POMS Reference

GN 02403: Procedures for Handling Remittances and Premium Payments in the Field Office

TN 17 (01-13)

A. Introduction to the Fee Transmittal Register

The Form SSA-414-U3 (Fee Transmittal Register) provides a control and audit trail for fees mailed from the Field Office (FO) to the Office of Finance (OF) or to Office of Earnings Operations (OEO). For information on processing fees received in the FO, see GN 02403.012.

B. How to use the Fee Transmittal Register

The remittance clerk prepares the SSA-414-U3 during the same time he or she reconciles all the receipts issued that day. The remittance clerk will reconcile the fee information recorded in the Debt Management System (DMS) and displayed on the FO Daily Receipt Listing (FODRL) against the receipts issued that day. For an explanation of the FODRL, see GN 02403.021.

1. When to use the SSA-414-U3

The FO only uses the SSA-414-U3 to transmit and control fees (checks, money orders, and credit card authorization forms) from the FO to OF or OEO. The FO must complete a separate SSA-414-U3 for fees they send to OF or OEO.
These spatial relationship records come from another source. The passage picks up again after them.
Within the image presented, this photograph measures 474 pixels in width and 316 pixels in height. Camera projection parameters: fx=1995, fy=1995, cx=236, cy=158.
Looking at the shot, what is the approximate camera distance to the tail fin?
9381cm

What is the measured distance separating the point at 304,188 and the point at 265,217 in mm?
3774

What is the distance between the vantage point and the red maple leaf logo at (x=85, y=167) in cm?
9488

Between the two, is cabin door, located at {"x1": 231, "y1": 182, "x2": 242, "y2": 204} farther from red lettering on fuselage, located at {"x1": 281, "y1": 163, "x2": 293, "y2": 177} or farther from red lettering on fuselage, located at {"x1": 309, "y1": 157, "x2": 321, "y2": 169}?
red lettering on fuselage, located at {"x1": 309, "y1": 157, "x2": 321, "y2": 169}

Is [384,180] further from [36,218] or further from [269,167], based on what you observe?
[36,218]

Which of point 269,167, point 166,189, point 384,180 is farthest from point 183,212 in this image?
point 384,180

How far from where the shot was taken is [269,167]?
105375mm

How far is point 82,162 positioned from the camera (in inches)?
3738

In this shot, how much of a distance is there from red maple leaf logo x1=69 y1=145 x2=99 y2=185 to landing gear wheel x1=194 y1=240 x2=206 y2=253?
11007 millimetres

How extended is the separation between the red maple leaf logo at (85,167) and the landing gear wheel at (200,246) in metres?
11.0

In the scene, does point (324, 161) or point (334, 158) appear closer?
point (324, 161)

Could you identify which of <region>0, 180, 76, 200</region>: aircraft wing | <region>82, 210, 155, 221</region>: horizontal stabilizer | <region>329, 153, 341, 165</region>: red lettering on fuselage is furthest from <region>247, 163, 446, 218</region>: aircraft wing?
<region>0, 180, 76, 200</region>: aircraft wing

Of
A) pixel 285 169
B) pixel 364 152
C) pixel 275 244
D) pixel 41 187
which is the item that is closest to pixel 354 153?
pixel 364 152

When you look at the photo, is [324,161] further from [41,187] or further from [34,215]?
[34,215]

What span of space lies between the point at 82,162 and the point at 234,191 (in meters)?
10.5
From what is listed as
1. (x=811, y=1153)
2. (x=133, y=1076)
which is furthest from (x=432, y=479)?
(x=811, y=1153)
2. When not to use the SSA-414-U3

The FO does not use the SSA-414-U3 to transmit any other type of remittance, e.g., do not use for Centers for Medicare and Medicaid Services (CMS) lockbox premiums or attorney fee remittances.

C. References

  • Controlling and Following Up on Fee Transmittal Registers (SSA-414-U3) for Fees Sent to Office of Finance (OF) and Office of Earnings Operations (OEO), GN 02403.055

  • Processing Medicare Premium Remittances Received in the FO, GN 02403.030

D. Exhibit of Form SSA-414-U3 (Fee Transmittal Register)

G-SSA-414-U3

 View PDF Version

E. Procedure for the Fee Transmittal Register

Obtain entries from the FODRL. The following explains how to complete each field on the SSA-414-U3.

IMPORTANT: Only the remittance clerk or backup should complete the SSA-414-U3.

1. TO:

Check the OEO or OF box, for information to determine the destination of the fee, see GN 02403.012B and GN 02403.012C.

2. DATE

Enter the date you are preparing the register.

3. SOCIAL SECURITY NUMBER

Enter the SSN from “ACCT ID” on the FODRL. If multiple services are involved for one fee, enter “See Attached” and attach an explanation of the fee payment.

4. NAME OF REMITTER (FIRST) (LAST)

Enter the first name and last name of the remitter or the entity requesting the information.

5. $ AMOUNT

Enter the dollars and cents from the “Remittance Amount” on the FODRL.

6. RECEIPT NUMBER

Enter the receipt number from “RECEIPT #” on the FODRL.

7. CHECK OR MONEY ORDER NUMBER

Enter the check number or the first four digits of the money order for the fee. If the remitter paid the fee by credit card, enter “CC.” Do not enter the credit card number.

8. SERVICE REQUESTED

Enter what the fee is for. Make your statement clear.

9. TOTAL $ AMOUNT

Enter the cumulative dollars and cents of the fees attached to this page. Make sure the amount corresponds to the total amount of fees attached. If possible, and when there is a large number of fees, attach an adding machine tape to substantiate the total amount.

10. REMARKS

Enter any additional pertinent information regarding the fees collected. Do not enter the credit card number.

11. FO CODE

Enter the FO Code of the FO completing the form.

12. SIGNATURE OF REMITTANCE CLERK

The remittance clerk must sign his or her name.

13. SIGNATURE OF SUPERVISOR

Remittance supervisor must review and sign his or her name.

14. PHONE NO. (Required)

Remittance supervisor must enter his or her phone number.

15. FAX NUMBER

Enter the FO fax number.

16. FROM

Clearly stamp or write the complete FO address so OF or OEO can return the original SSA-414-U3 to the FO as verification that they received the remittance. Neither OF nor OEO clerks will call for the address.

17. AUTHORIZED SIGNATURE

The management designated SIGNATURE person who reviews and affirms the accuracy of the register.

18. PRINT NAME

The OEO or OF supervisor must print his or her full name.

19. PHONE NO.

The supervisor must enter his or her phone number.

20. DATE

The date OF or OEO sent the check for deposit.